J’ai pas estimé moi, ça, d’un très bon présage !… Cette manière de hameau vide… Ces portes toujours entrebâillées… Ces deux vieux qui nous en voulaient… Ces hiboux partout…

Au contraire, lui des Pereires, il trouvait tout ça parfait !… Il se sentait tout ragaillardi par le bon air de la campagne… Il a voulu tout d’abord se vêtir convenablement… Ayant perdu son panama, il a bien fallu qu’il emprunte un chapeau à la grande chérie… Une paille souple, immense, avec une bride mentonnière… Il conserva sa redingote, la très belle grise… plus chemise souple et lavallière et puis enfin des sabots !… (qu’il a jamais bien supportés)… Des longues marches à travers les champs, il revenait toujours pieds nus… Et pour faire vraiment laboureur il quittait pas sa « pelle-bêche »… Il la portait allègrement sur son épaule droite. Nous allions ainsi, chaque tantôt, prospecter les terrains en friche, chercher un emplacement convenable pour l’ensemencement des radis.

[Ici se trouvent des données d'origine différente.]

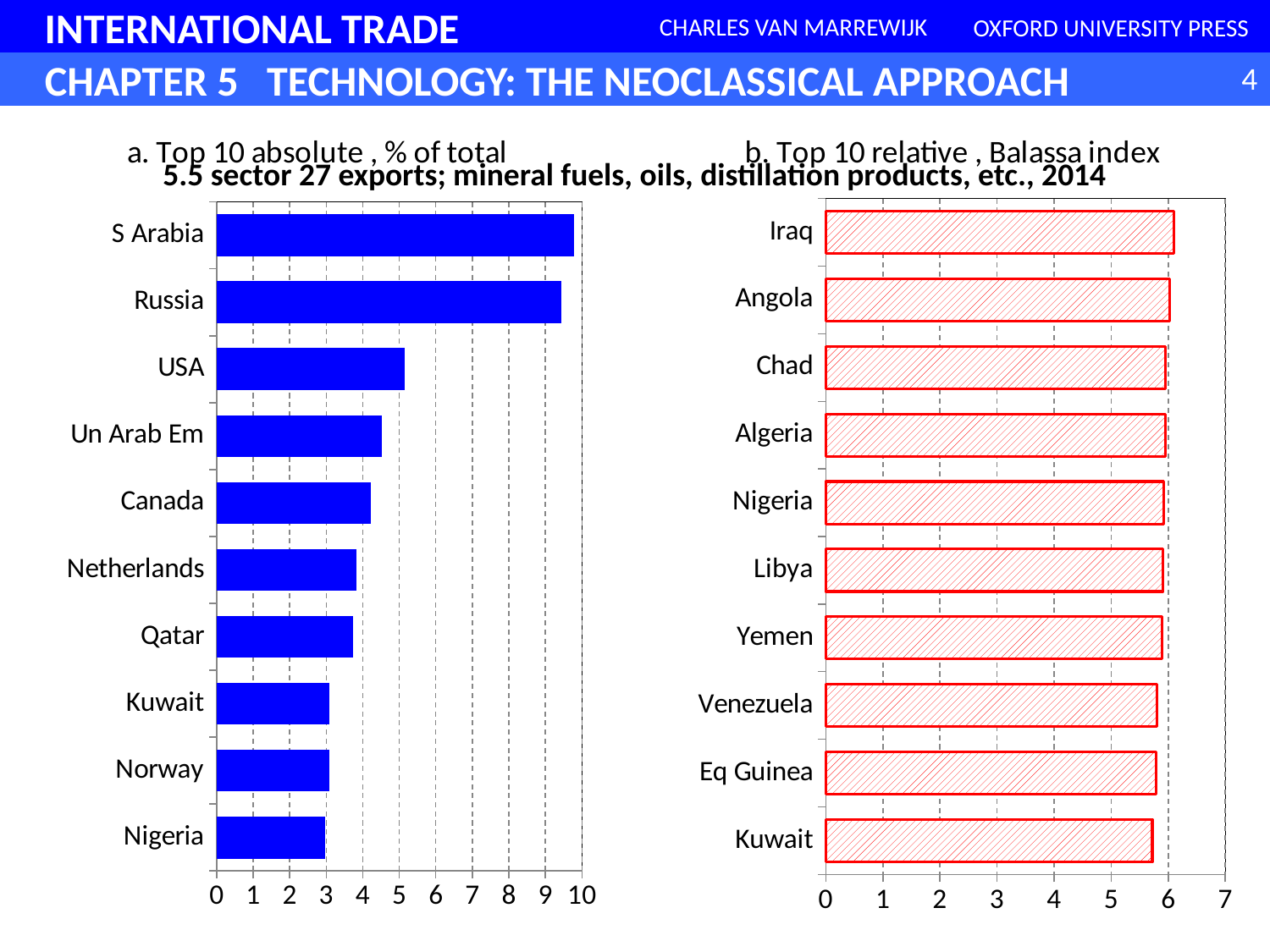
How many countries are shown in the left chart, 'a. Top 10 absolute, % of total'? 10 In the left chart, 'a. Top 10 absolute, % of total', is the value for Canada greater or less than 5? less In the left chart, 'a. Top 10 absolute, % of total', which country has the highest value? S Arabia What kind of chart is the left chart, 'a. Top 10 absolute, % of total'? bar chart In the left chart, 'a. Top 10 absolute, % of total', is the value for S Arabia greater or less than 9? greater In the right chart, 'b. Top 10 relative, Balassa index', is the value for Venezuela greater or less than 5? greater What is the overall title shown above the two charts? 5.5 sector 27 exports; mineral fuels, oils, distillation products, etc., 2014 In the left chart, 'a. Top 10 absolute, % of total', which is larger, the value for Russia or the value for USA? Russia How many countries are shown in the right chart, 'b. Top 10 relative, Balassa index'? 10 In the left chart, 'a. Top 10 absolute, % of total', which is larger, the value for Netherlands or the value for Kuwait? Netherlands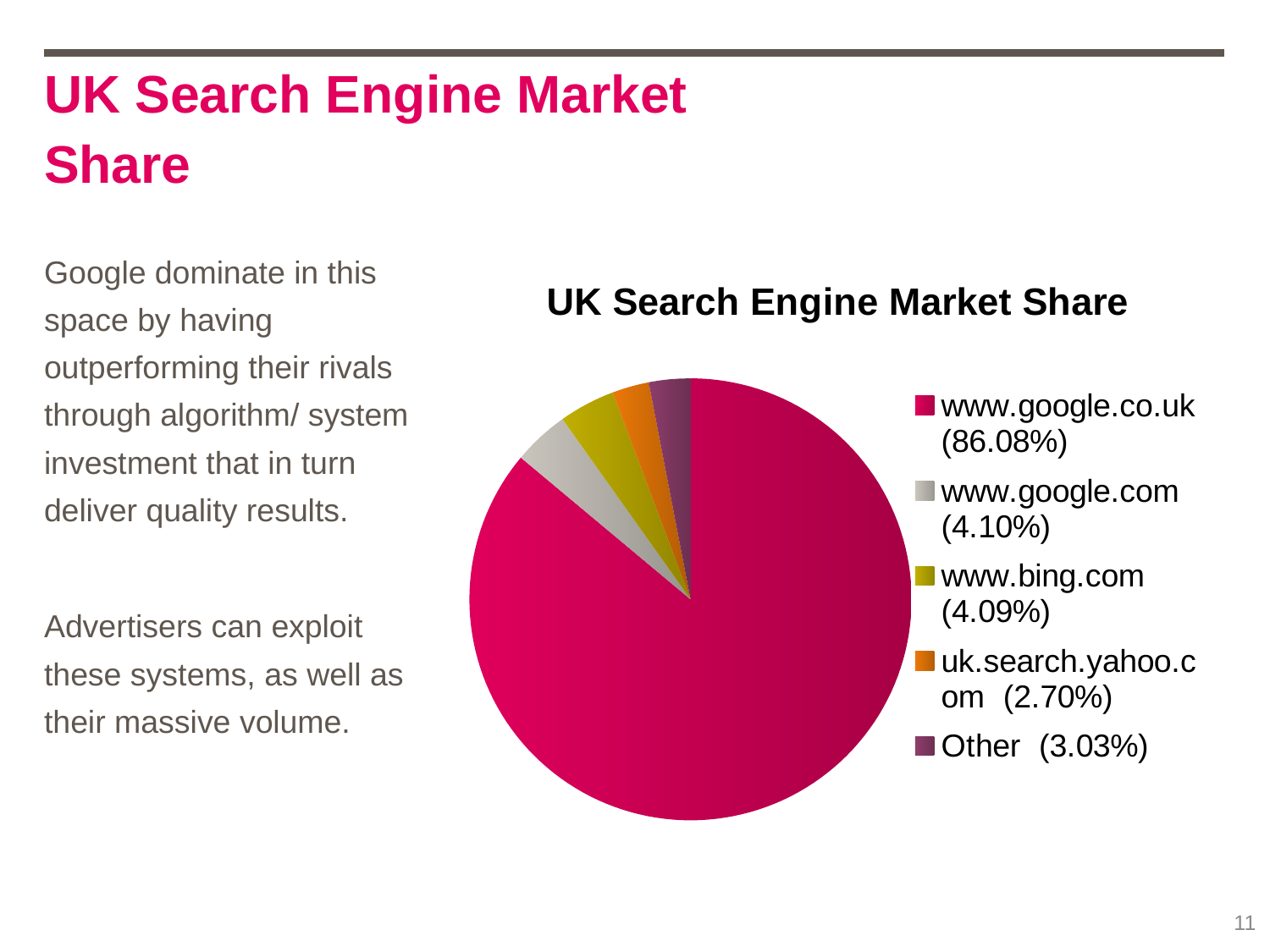
Which category has the smallest slice of the pie? uk.search.yahoo.com What share of the UK search engine market does www.google.co.uk hold according to the chart? 86.08% What type of chart is shown on the slide? Pie chart Which search engine has the largest slice of the pie? www.google.co.uk What is the title of the chart? UK Search Engine Market Share What is the difference in share between www.google.co.uk and www.google.com? 81.98% What share is shown for the Other category? 3.03% What share is shown for uk.search.yahoo.com? 2.70% How many categories does the pie chart show? 5 What share is shown for www.bing.com? 4.09% Which is larger, the share for Other or the share for uk.search.yahoo.com? Other What colour is the slice for www.google.co.uk? Pink/magenta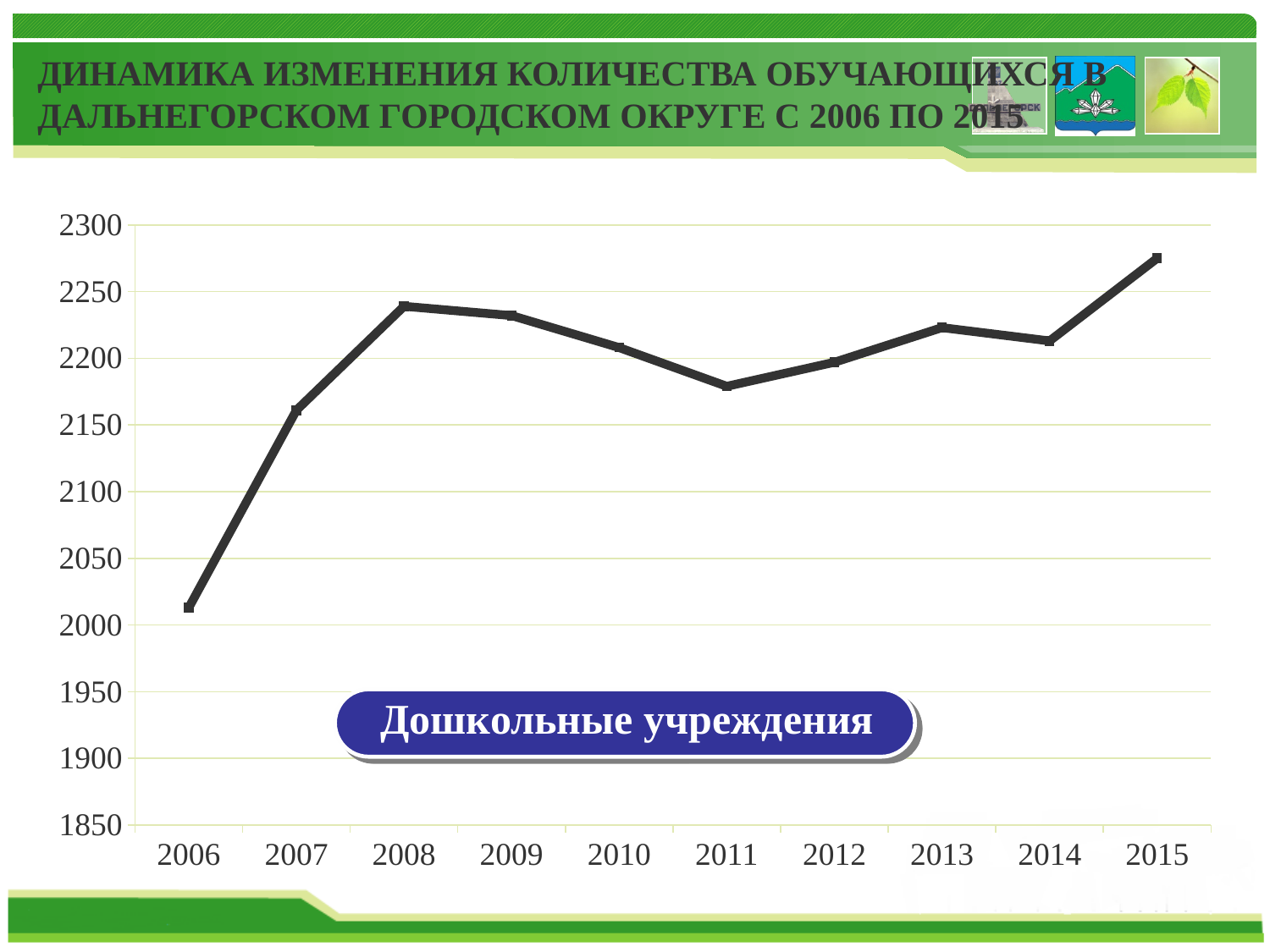
What label is shown in the blue box on the chart? Дошкольные учреждения How many years are plotted along the x axis? 10 In which year is the number of pupils highest? 2015 Is the value for 2008 greater or less than 2200? greater What kind of chart is shown on the slide? line chart Does the line rise or fall from 2008 to 2011? fall Is the value for 2006 greater or less than 2050? less Is the value for 2015 greater or less than 2250? greater Which year has the larger value, 2008 or 2011? 2008 In which year is the number of pupils lowest? 2006 Does the line rise or fall from 2006 to 2008? rise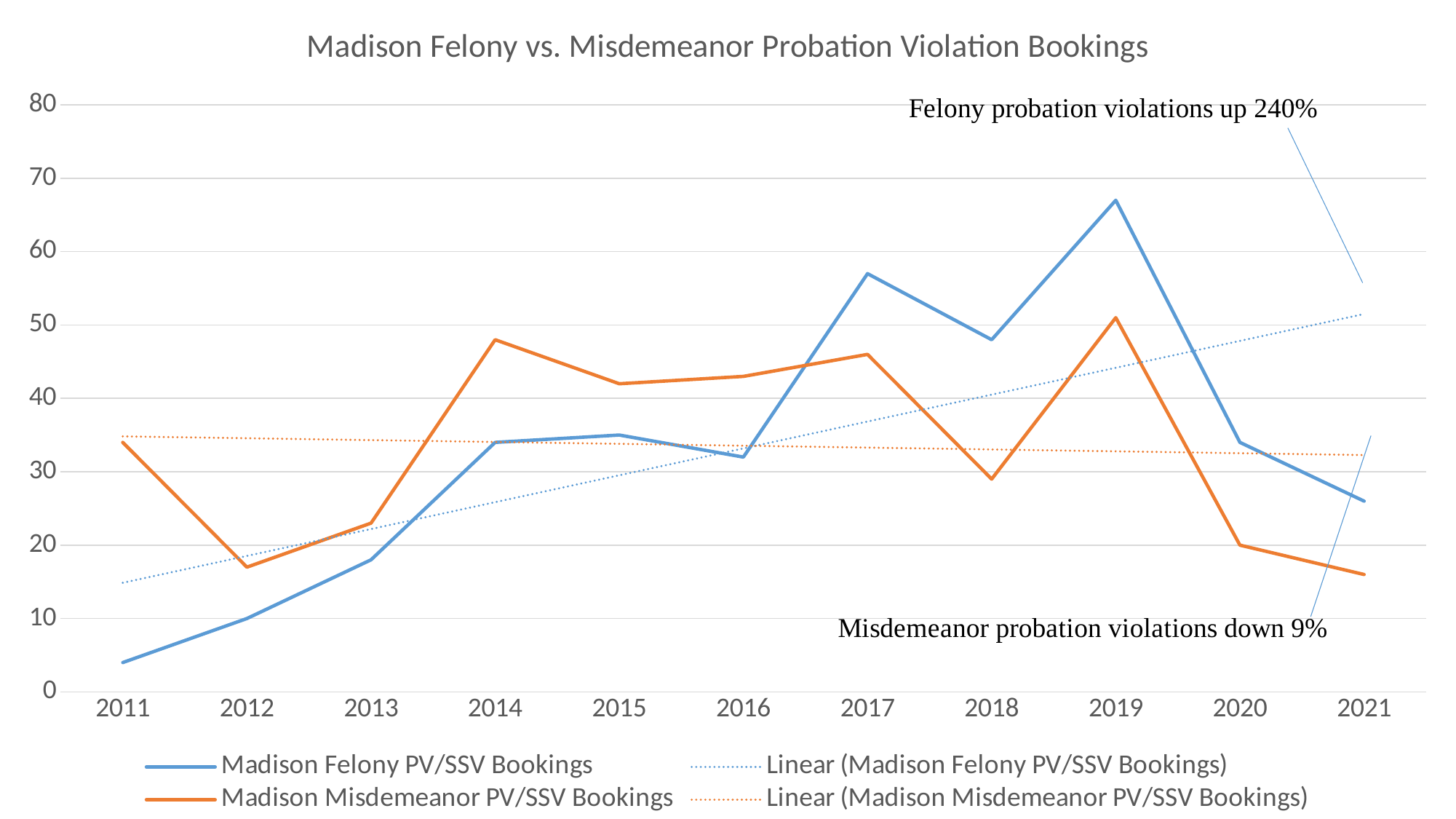
What kind of chart is shown on the slide? Line chart Is the value for Madison Misdemeanor PV/SSV Bookings in 2021 greater or less than 20? less Is the value for Madison Felony PV/SSV Bookings in 2011 greater or less than 10? less What is the title of the chart? Madison Felony vs. Misdemeanor Probation Violation Bookings How many entries does the chart's legend list? 4 In which year do Madison Felony PV/SSV Bookings reach their highest value? 2019 How many years are shown on the x axis? 11 Is the value for Madison Felony PV/SSV Bookings in 2019 greater or less than 60? greater In which year are Madison Felony PV/SSV Bookings lowest? 2011 In 2011, which series has the larger value: Madison Felony PV/SSV Bookings or Madison Misdemeanor PV/SSV Bookings? Madison Misdemeanor PV/SSV Bookings In which year do Madison Misdemeanor PV/SSV Bookings reach their highest value? 2019 According to the annotation on the chart, by what percentage are felony probation violations up? 240%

Mme des Pereires s’occupait de son côté… C’est elle qui s’appuyait les courses, qui tenait la chaumière… enfin et surtout c’est elle qui s’envoyait le marché de Persant deux fois par semaine. Elle préparait notre tambouille… Elle rafistolait le matériel que ça devienne logeable un peu… Sans elle, on aurait plus bouffé tellement c’était un tintouin la cuisine dans l’âtre !… rien que pour se faire cuire une omelette tout ce qu’il fallait rallumer ! comme tisons ! comme braises !… Ça vous coupait l’appétit !…

Nous deux des Pereires on se levait pas de très bonne heure, il faut reconnaître !… Ça la faisait déjà râler !… Elle voulait toujours qu’on dégrouille ! Qu’on fasse quelque chose de bien utile !… Mais une fois qu’on était sortis… on avait plus envie de revenir… Elle entrait dans des autres colères… Elle se demandait la pauvre daronne ce qu’on foutait si longtemps dehors ?… Des Pereires ça lui faisait plaisir nos grandes excursions… Il découvrait tous les jours des nouveaux aspects du pays… et grâce à la carte ça devenait instructif en diable… Re-tantôt, comme ça au coin d’un bois… ou au revers d’un talus… on se planquait confortablement… dès qu’il faisait un peu de chaleur… On emportait des canettes… Pereires, il pouvait méditer… Je le dérangeais pas beaucoup… J’arrivais à somnoler… Il se parlait tout seul… Sa « pelle-bêche » en terre, enfoncée tout à côté de nous… Le temps passait gentiment… C’était un changement réel… la tranquillité… la paix des bocages !… Mais le pèze il foutait bien le camp… C’est elle maintenant qui s’inquiétait. Elle refaisait les comptes tous les soirs.